» Work item:
Write out nothing except the lines running from the one containing "WSI DIGITAL WEB" to the last line of the data, exactly as they stand.

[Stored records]

○ ○ ○ ○

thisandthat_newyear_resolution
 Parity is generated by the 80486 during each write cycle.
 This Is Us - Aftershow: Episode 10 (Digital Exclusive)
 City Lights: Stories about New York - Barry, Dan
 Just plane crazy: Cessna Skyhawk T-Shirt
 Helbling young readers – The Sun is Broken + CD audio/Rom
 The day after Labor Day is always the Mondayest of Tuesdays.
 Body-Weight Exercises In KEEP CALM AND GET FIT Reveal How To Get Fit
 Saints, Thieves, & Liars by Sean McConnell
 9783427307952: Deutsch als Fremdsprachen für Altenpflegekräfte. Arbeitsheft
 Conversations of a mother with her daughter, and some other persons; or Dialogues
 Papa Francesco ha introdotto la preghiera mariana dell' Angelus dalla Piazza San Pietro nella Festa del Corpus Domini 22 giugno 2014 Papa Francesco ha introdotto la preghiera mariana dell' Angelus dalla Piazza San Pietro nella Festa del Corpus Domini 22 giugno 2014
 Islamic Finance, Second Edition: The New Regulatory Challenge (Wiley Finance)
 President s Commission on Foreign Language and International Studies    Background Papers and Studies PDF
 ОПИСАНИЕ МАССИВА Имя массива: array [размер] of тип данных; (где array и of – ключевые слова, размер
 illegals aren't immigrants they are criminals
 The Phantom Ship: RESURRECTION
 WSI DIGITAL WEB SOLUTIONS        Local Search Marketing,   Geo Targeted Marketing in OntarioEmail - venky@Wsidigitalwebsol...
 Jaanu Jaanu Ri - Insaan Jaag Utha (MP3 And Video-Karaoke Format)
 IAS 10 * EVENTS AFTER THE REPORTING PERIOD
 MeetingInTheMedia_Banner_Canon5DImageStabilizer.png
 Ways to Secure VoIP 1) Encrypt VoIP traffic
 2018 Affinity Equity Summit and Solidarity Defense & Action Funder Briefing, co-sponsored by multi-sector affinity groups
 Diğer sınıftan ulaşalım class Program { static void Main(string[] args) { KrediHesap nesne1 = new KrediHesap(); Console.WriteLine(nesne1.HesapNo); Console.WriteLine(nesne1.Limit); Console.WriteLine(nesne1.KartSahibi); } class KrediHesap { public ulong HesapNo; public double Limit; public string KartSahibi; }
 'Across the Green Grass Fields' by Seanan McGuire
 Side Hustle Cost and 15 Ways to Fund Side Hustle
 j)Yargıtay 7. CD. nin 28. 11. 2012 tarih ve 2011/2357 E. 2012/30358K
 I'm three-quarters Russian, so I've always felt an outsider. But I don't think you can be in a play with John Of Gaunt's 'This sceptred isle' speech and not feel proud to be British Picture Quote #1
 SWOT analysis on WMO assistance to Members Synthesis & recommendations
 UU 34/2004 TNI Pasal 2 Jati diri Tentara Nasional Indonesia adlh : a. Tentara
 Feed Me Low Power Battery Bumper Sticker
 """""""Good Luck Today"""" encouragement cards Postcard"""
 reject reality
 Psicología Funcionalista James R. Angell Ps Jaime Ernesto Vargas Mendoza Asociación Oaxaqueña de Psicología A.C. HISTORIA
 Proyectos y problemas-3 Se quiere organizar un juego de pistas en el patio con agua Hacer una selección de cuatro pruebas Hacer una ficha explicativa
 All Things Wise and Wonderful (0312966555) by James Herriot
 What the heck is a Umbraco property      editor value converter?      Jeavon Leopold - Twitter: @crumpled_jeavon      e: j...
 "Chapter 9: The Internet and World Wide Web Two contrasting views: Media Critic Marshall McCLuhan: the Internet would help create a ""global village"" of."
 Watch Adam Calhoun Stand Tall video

○ ○ ○ ○

» Your response:
 WSI DIGITAL WEB SOLUTIONS        Local Search Marketing,   Geo Targeted Marketing in OntarioEmail - venky@Wsidigitalwebsol...
 Jaanu Jaanu Ri - Insaan Jaag Utha (MP3 And Video-Karaoke Format)
 IAS 10 * EVENTS AFTER THE REPORTING PERIOD
 MeetingInTheMedia_Banner_Canon5DImageStabilizer.png
 Ways to Secure VoIP 1) Encrypt VoIP traffic
 2018 Affinity Equity Summit and Solidarity Defense & Action Funder Briefing, co-sponsored by multi-sector affinity groups
 Diğer sınıftan ulaşalım class Program { static void Main(string[] args) { KrediHesap nesne1 = new KrediHesap(); Console.WriteLine(nesne1.HesapNo); Console.WriteLine(nesne1.Limit); Console.WriteLine(nesne1.KartSahibi); } class KrediHesap { public ulong HesapNo; public double Limit; public string KartSahibi; }
 'Across the Green Grass Fields' by Seanan McGuire
 Side Hustle Cost and 15 Ways to Fund Side Hustle
 j)Yargıtay 7. CD. nin 28. 11. 2012 tarih ve 2011/2357 E. 2012/30358K
 I'm three-quarters Russian, so I've always felt an outsider. But I don't think you can be in a play with John Of Gaunt's 'This sceptred isle' speech and not feel proud to be British Picture Quote #1
 SWOT analysis on WMO assistance to Members Synthesis & recommendations
 UU 34/2004 TNI Pasal 2 Jati diri Tentara Nasional Indonesia adlh : a. Tentara
 Feed Me Low Power Battery Bumper Sticker
 """""""Good Luck Today"""" encouragement cards Postcard"""
 reject reality
 Psicología Funcionalista James R. Angell Ps Jaime Ernesto Vargas Mendoza Asociación Oaxaqueña de Psicología A.C. HISTORIA
 Proyectos y problemas-3 Se quiere organizar un juego de pistas en el patio con agua Hacer una selección de cuatro pruebas Hacer una ficha explicativa
 All Things Wise and Wonderful (0312966555) by James Herriot
 What the heck is a Umbraco property      editor value converter?      Jeavon Leopold - Twitter: @crumpled_jeavon      e: j...
 "Chapter 9: The Internet and World Wide Web Two contrasting views: Media Critic Marshall McCLuhan: the Internet would help create a ""global village"" of."
 Watch Adam Calhoun Stand Tall video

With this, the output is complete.